* [Stated problem 1]:
Answer these questions about the research abstract on machine learning for space physics:
(a) Which department is named?
(b) What is the Space Physics problem of interest called?
(c) How often can reconnection happen at some planets?

* [Quoted text]:
════════

Machine Learning for Space Physics

Lead Research Organisation: University of Southampton
Department Name: School of Physics and Astronomy

Abstract

Machine learning is a very hot topic in computer science these days. As a world we are generating ever greater volumes of
data, and we need to find effective ways to gather and analyse that data, often by searching for regular patterns in data
sets. The human eye is very good at picking out patterns either from images or from simple time series graphs. However,
the human eye comes with its own biases: if you are trying to pick out blips in a single line trace on a screen your selection
may not always be the same, but may depend on what has come before. Reproducibility is a huge issue here and one
which impacts any kind of data science: if we are to do an experiment, or pick out interesting features from data, we want to
make sure we get the same result every time given the same initial input. Furthermore, as our input data streams get
bigger and bigger, it is extremely time consuming (and a bit boring!) to look through all the data by eye to pick out the kind
of features that we want. This is where the extremely powerful tool known as machine learning can help. In this work we
propose to use machine learning to pick out particular signatures from large catagloues of Space Physics data - but the
computer analysis methods that we will develop will be applicable across multiple disciplines.

The Space Physics problem we are interested in is called magnetic reconnection: it is a very energetic process which can
take place when two oppositely directed magnetic field lines meet, come together, and break. Right before reconnection
happens the field lines are holding lots of energy, but as soon as they break this energy can be released into multiple forms
including kinetic energy and thermal energy (heating). The field lines change shape after they break and these newly shaped
field lines can "ping" away from the site of reconnection, much like an elastic band that has been snapped. The
field lines also carry with them charged particles, and these particles can heat up or change their flow direction as a result
of the transfer of energy.

In the solar system everything happens on a giant scale, and magnetic reconnection can involve the magnetic field lines
and plasma of the Sun and of several magnetised planets, including, but not limited to Mercury, Earth, Jupiter and Saturn.
Spacecraft flying through the solar system have instruments which can measure magnetic fields and plasmas, and thus
can sample any changes associated with reconnection.

The changes in the shape and orientation of magnetic fields and in the temperature and flow characteristics of charged
particles can be observed by spacecraft. When scientists examine spacecraft data to search for evidence of this
reconnection process, they know what they are looking for in the field and plasma data. There is a huge amount of
spacecraft data: years and years' worth, with measurements taken several times a second. Reconnection can happen
every few minutes at some planets. It would be impossible for a human being to look through all the data and pick out
every time reconnection happened in our enormous catalogue.

The purpose of this research is to teach the computer what reconnection signatures look like to a human eye, and to train
the computer to pick these signatures out itself. This technique is called machine learning, and it has many advantages,
because computers can be taught to work more quickly than humans, to give the same answer every time, and to not show
biases.

The ultimate goal at the end of this project is to have trained the computer to select reconnection signatures, and to be able
to roll out this technique on multiple data sets from the solar system. This will be particularly useful for scientists who want
to conduct large studies of the behaviour of magnetic fields and plasma across the solar system, under different conditions
and over multiple years.

════════

[Stored data entries]
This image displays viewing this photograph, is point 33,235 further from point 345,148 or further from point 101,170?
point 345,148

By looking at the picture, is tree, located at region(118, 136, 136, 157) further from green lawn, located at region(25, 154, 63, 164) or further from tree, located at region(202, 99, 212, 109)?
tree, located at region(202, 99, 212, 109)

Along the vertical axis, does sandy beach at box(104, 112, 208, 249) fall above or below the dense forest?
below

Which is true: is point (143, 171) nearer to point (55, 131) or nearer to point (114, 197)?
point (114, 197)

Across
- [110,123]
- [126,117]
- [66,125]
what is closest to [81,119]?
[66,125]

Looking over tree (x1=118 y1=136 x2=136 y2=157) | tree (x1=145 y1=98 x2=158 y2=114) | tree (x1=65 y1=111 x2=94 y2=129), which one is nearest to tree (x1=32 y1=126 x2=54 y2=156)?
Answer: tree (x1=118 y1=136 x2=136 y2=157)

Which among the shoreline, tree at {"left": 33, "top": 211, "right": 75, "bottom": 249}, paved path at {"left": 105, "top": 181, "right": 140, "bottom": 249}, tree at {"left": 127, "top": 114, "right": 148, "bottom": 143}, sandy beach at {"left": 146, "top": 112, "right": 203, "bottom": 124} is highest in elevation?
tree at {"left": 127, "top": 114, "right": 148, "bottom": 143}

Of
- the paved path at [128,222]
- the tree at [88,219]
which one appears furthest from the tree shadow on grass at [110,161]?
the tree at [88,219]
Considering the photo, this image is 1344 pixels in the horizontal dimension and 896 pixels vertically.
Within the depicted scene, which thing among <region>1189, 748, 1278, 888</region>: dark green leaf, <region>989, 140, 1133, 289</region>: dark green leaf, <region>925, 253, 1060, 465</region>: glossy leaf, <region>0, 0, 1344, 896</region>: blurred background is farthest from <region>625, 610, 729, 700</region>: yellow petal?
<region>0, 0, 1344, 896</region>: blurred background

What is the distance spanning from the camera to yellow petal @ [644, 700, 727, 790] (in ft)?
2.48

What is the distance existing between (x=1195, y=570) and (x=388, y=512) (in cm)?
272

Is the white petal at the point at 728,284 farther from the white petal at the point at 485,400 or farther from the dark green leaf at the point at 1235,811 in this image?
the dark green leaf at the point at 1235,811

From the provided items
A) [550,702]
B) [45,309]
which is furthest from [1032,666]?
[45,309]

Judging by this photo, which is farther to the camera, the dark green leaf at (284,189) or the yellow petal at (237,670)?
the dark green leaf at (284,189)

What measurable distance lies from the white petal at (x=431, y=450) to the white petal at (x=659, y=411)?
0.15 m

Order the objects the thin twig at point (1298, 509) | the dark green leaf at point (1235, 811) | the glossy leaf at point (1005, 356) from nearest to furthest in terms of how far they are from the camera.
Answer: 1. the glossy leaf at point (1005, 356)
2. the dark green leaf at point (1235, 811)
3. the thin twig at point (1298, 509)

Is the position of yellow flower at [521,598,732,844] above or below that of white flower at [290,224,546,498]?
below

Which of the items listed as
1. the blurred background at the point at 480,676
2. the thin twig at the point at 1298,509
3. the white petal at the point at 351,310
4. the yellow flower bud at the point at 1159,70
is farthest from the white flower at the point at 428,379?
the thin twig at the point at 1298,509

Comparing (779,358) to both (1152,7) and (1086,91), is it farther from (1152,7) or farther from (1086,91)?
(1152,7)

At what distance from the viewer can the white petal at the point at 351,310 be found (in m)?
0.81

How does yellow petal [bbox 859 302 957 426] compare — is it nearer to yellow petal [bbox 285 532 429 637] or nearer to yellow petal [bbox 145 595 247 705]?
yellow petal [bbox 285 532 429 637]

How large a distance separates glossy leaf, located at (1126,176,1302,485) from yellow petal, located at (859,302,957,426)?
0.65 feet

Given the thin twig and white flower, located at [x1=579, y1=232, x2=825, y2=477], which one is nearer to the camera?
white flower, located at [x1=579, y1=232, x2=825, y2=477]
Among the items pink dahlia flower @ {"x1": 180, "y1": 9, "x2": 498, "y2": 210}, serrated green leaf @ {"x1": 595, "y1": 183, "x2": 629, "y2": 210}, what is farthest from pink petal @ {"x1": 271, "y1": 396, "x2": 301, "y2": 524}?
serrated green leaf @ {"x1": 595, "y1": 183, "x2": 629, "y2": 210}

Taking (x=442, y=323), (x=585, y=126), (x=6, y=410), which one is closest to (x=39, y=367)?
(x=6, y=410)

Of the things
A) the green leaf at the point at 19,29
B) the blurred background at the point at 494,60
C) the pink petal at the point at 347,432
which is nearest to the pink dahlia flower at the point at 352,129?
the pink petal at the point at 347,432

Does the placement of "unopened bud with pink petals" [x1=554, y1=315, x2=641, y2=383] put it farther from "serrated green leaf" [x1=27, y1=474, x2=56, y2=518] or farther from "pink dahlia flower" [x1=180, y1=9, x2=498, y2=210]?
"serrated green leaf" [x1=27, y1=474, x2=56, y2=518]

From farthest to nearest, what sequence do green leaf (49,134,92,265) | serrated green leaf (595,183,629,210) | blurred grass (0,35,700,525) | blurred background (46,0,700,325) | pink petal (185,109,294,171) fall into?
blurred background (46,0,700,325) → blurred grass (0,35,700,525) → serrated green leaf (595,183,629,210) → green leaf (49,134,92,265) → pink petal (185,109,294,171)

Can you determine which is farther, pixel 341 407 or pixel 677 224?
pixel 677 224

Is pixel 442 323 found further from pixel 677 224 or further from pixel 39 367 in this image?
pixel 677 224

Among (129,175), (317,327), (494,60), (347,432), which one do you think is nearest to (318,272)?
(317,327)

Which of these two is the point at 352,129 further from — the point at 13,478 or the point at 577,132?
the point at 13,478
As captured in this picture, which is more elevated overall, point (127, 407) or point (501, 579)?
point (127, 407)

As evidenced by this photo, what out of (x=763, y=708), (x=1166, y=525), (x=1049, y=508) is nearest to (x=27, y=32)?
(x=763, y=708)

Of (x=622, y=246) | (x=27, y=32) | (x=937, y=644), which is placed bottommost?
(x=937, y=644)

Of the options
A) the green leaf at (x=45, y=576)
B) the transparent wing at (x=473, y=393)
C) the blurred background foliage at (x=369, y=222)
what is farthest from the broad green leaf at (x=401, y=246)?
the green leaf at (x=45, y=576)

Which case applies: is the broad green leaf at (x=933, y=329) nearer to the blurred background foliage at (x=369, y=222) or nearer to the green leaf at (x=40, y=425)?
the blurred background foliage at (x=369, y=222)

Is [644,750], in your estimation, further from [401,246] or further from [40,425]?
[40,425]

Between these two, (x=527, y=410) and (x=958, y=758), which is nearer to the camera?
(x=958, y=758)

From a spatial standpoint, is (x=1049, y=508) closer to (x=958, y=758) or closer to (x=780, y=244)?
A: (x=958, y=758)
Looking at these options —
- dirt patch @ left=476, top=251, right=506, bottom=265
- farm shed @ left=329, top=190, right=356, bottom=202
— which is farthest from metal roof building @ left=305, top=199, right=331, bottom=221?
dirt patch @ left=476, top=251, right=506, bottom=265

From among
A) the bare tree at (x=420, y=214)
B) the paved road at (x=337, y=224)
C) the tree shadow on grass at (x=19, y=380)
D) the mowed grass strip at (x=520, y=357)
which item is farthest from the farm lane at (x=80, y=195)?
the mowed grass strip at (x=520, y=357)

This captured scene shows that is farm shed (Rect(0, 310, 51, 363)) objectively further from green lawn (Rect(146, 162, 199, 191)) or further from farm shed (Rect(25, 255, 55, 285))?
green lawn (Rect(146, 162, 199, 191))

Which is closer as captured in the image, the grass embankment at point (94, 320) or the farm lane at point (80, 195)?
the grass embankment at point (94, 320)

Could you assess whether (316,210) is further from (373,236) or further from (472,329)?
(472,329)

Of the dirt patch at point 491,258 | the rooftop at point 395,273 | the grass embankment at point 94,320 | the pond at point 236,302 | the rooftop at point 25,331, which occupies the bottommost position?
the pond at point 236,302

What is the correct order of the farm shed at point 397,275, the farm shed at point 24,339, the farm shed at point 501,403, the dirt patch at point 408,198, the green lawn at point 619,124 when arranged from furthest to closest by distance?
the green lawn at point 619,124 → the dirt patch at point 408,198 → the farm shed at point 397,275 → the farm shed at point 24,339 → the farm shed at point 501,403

════════

* [Stated problem 2]:
Reproduce the stored data entries from their first line through the line containing "Answer: tree (x1=118 y1=136 x2=136 y2=157)", including both ends.

* [Right answer 1]:
(a) School of Physics and Astronomy
(b) Magnetic reconnection
(c) Every few minutes

* [Right answer 2]:
This image displays viewing this photograph, is point 33,235 further from point 345,148 or further from point 101,170?
point 345,148

By looking at the picture, is tree, located at region(118, 136, 136, 157) further from green lawn, located at region(25, 154, 63, 164) or further from tree, located at region(202, 99, 212, 109)?
tree, located at region(202, 99, 212, 109)

Along the vertical axis, does sandy beach at box(104, 112, 208, 249) fall above or below the dense forest?
below

Which is true: is point (143, 171) nearer to point (55, 131) or nearer to point (114, 197)?
point (114, 197)

Across
- [110,123]
- [126,117]
- [66,125]
what is closest to [81,119]?
[66,125]

Looking over tree (x1=118 y1=136 x2=136 y2=157) | tree (x1=145 y1=98 x2=158 y2=114) | tree (x1=65 y1=111 x2=94 y2=129), which one is nearest to tree (x1=32 y1=126 x2=54 y2=156)?
Answer: tree (x1=118 y1=136 x2=136 y2=157)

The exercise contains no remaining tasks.